But the IFC's money-generating strategy has at least one benefit: It sustains the jobs of the people who work for it. The "more money the IFC makes, the more the bank has [available] to invest," says Griffiths, the director of Eurodad. "Staff is incentivized to make money."
Francis Kalitsi, a former IFC employee who is now a managing partner at private-equity firm Serengeti Capital in Accra, has a similar view. "To get ahead, you had to book big transactions," he recalls of his time at the IFC. "The IFC is very profit-focused. The IFC does not address poverty, and its investments rarely touch the poor."
The IFC sets annual targets for the number, size, and types of deals employees should complete, and it awards performance bonuses for reaching these targets, according to several current and former IFC staffers. "If you don't reach the target, you don't get a bonus," says Alan Moody, a former IFC manager who now works elsewhere at the World Bank. Deals often come to the IFC from private companies, not the other way around. "We choose our projects by identifying key clients and asking them what their needs are," says the IFC's Moyo. That means, though, that by following private companies' priorities, the IFC makes investments that are not necessarily aligned with countries' own development strategies.
Even if the IFC focused more of its resources on poverty, it doesn't have a good way to track whether its work has any impact. The 2011 report -- which advises that the IFC "needs to think carefully about questions such as who the poor are, where they are located, and how they can be reached" -- criticizes the IFC for lacking metrics for its investments, saying it fails to "[d]efine, monitor, and report poverty outcomes for projects."
The IFC does not contest these criticisms. Its management responded to the evaluation group's report by stating, "We broadly agree with [the] report's lessons and recommendations" and conceded that the "IFC has not been consistent in stating … the anticipated poverty reduction effects of a project." The IFC notes that it several years ago began using a Development Outcome Tracking System (DOTS) to measure the effectiveness of its projects at spurring economic development and alleviating poverty. This system, however, has drawn snickers from a number of IFC clients. They note that the DOTS ratings rely heavily on self-reporting by the recipient companies and depend to some extent on financial data for the entire firm, often with multiple divisions around the world, rather than focusing on the specific area of the IFC-funded project. Still, Kaldany expresses enthusiasm for the effort, saying it is pathbreaking and getting better.
Meanwhile, there has been little evidence of change on the ground. Everywhere I looked -- in Ghana, in nearby West Africa, and globally -- the IFC still seems to be giving its mandate to fight poverty short shrift.
In finance, for example, R. Yofi Grant, executive director of Databank, one of Ghana's largest banks, told me that the IFC's practice of providing loans at attractive terms to multinational companies "crowds out local banks and private-equity firms by taking the juiciest investments and walking away with a healthy return."
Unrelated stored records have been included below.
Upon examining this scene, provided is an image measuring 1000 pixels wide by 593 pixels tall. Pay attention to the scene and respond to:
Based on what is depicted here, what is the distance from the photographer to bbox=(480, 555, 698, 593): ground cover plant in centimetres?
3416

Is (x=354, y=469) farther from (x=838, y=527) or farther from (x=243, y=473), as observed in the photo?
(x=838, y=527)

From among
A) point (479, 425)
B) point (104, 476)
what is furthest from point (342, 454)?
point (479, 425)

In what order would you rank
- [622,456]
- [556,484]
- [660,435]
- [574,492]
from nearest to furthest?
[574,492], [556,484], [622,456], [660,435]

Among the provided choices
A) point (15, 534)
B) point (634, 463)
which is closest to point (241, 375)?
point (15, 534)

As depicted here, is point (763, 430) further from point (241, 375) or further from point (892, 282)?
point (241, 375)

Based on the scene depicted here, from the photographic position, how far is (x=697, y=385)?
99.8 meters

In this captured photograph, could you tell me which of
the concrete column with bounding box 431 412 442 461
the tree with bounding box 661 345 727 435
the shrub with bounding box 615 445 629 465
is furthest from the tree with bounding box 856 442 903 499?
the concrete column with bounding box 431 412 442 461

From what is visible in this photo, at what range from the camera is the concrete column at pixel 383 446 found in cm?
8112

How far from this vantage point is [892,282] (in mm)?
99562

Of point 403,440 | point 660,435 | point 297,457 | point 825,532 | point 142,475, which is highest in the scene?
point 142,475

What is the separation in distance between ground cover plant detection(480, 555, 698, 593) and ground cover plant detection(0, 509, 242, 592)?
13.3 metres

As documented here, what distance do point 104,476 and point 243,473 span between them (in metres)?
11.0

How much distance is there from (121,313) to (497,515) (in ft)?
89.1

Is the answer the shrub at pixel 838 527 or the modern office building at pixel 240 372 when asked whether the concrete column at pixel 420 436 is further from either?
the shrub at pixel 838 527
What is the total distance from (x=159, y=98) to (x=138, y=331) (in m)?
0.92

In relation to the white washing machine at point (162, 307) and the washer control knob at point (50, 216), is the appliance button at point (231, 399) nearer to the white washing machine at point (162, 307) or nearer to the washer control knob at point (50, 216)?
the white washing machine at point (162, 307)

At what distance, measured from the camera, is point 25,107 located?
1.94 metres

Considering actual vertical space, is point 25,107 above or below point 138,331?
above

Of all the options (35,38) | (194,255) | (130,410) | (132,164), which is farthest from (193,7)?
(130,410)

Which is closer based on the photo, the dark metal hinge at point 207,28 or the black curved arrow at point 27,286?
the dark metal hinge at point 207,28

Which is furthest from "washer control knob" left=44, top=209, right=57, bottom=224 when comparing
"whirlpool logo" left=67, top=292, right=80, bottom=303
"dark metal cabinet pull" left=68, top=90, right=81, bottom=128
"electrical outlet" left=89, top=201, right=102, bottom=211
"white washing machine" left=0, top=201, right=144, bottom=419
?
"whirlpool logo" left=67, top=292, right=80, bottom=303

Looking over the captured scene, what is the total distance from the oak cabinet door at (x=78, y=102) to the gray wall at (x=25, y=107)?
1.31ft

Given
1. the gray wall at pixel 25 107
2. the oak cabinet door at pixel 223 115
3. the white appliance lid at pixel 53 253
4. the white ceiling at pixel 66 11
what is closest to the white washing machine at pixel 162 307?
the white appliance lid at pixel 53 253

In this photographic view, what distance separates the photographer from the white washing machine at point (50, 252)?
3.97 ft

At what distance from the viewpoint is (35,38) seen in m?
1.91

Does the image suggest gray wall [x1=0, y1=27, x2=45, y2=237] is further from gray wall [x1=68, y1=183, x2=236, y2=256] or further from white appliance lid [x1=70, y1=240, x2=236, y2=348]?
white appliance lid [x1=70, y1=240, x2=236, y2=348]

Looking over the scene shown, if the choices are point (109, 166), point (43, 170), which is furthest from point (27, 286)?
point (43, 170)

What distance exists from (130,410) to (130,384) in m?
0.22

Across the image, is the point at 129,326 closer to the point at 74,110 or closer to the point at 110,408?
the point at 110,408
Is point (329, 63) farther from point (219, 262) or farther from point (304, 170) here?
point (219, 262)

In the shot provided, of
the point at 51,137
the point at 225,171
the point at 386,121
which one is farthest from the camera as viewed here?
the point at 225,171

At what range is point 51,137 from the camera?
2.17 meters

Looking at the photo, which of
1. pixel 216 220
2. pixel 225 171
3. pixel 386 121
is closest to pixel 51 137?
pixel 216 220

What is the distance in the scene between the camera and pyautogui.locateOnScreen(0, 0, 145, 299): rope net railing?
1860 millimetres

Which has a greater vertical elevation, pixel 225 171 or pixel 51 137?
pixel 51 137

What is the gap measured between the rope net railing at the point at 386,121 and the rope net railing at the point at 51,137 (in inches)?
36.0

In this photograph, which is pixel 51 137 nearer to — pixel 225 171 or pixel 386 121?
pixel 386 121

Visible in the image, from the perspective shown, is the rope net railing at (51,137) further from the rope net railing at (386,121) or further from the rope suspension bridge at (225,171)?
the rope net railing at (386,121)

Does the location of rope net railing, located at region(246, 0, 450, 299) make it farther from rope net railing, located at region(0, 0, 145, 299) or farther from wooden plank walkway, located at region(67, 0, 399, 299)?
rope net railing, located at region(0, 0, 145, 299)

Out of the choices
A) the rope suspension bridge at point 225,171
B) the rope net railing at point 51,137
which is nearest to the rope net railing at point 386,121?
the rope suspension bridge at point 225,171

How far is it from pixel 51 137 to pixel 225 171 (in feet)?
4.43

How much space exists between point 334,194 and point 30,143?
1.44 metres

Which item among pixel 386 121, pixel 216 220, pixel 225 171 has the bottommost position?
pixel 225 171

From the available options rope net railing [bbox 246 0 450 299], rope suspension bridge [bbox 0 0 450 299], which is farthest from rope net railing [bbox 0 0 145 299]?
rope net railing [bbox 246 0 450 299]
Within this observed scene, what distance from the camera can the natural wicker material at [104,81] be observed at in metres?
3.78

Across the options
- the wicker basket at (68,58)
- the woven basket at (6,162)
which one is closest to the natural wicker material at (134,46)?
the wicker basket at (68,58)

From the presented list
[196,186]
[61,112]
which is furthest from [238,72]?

Grant says that the IFC recently organized a $115 million financing package for global telecom giant Vodafone to expand its operations in Ghana, even though six telecom companies already operate in the country. Despite such robust private investment, the IFC's loan package for Vodafone was its second in two years. "That is not poverty reduction, and these are not frontier investments," Grant says, referring to the IFC's refrain that it invests where other financiers might not. "The IFC says all the right things and does all the wrong things."